Cascading and Common Big Data Problems

ÜberConf

Denver · July 12 - 15, 2011

You are viewing details from a past event

About this Presentation

This session will quickly introduce the Cascading open-source project and how it was used in various projects to overcome problems and bottlenecks particular to large data analytics.

This presentation will cover five different high profile Hadoop and Cascading projects and the lessons learned from them. Then identify the common architectural components across them. We will then present a summary of Hadoop and its architecture to show why Hadoop was a key technology for these projects and the design decisions architects should consider when beginning a new Hadoop project.

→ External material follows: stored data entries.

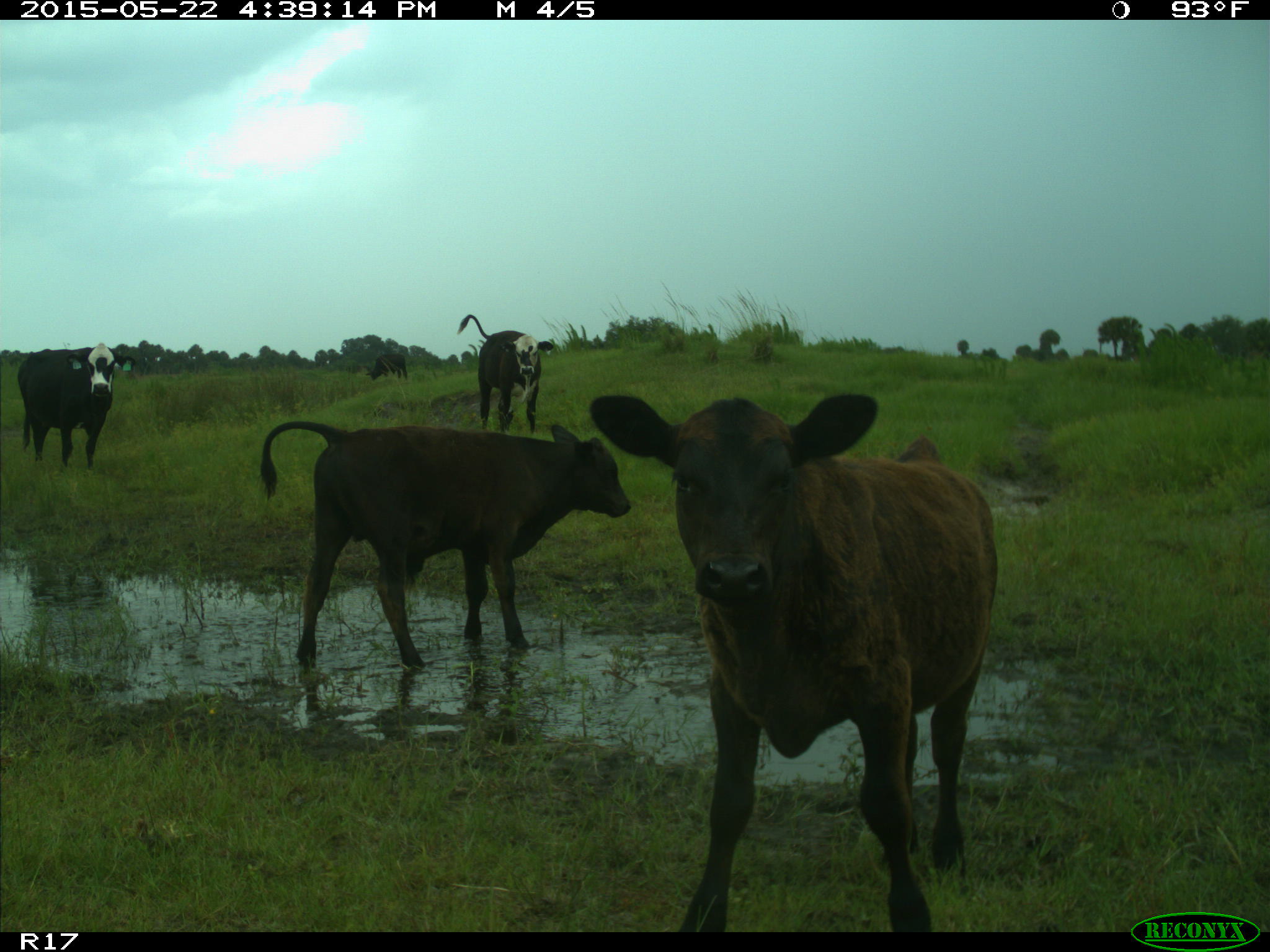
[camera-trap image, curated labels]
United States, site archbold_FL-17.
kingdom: Animalia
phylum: Chordata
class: Mammalia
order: Artiodactyla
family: Bovidae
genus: Bos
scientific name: Bos taurus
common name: domestic cow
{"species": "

Author of Cascading Data Processing Open Source Project

Chris Wensel is the founder of Concurrent, Inc., and the author of the Cascading data processing open-source project, an alternative API to MapReduce for Apache Hadoop.

He also co-founded Scale Unlimited, the first Hadoop and “Big Data” related professional services and training company, where he mentored and trained companies like Sun Microsystems, Apple, and numerous startups in the Bay Area.

Chris bootstrapped his first Internet startup in the early 90's, creating an early Web server-side scripting language used in the real estate and insurance verticals. During the late 90's, Chris focused on distributed-agent based systems where he received several patents on
distributed computing. From there he became Chief Architect for the fastest growing business unit at Thomson Reuters. Just prior to Concurrent, Chris was a Consulting Architect to TeleAtlas geo-content management group in Belgium.

Chris also advises several startups in the “Big Data” and “Big Audience” technology space.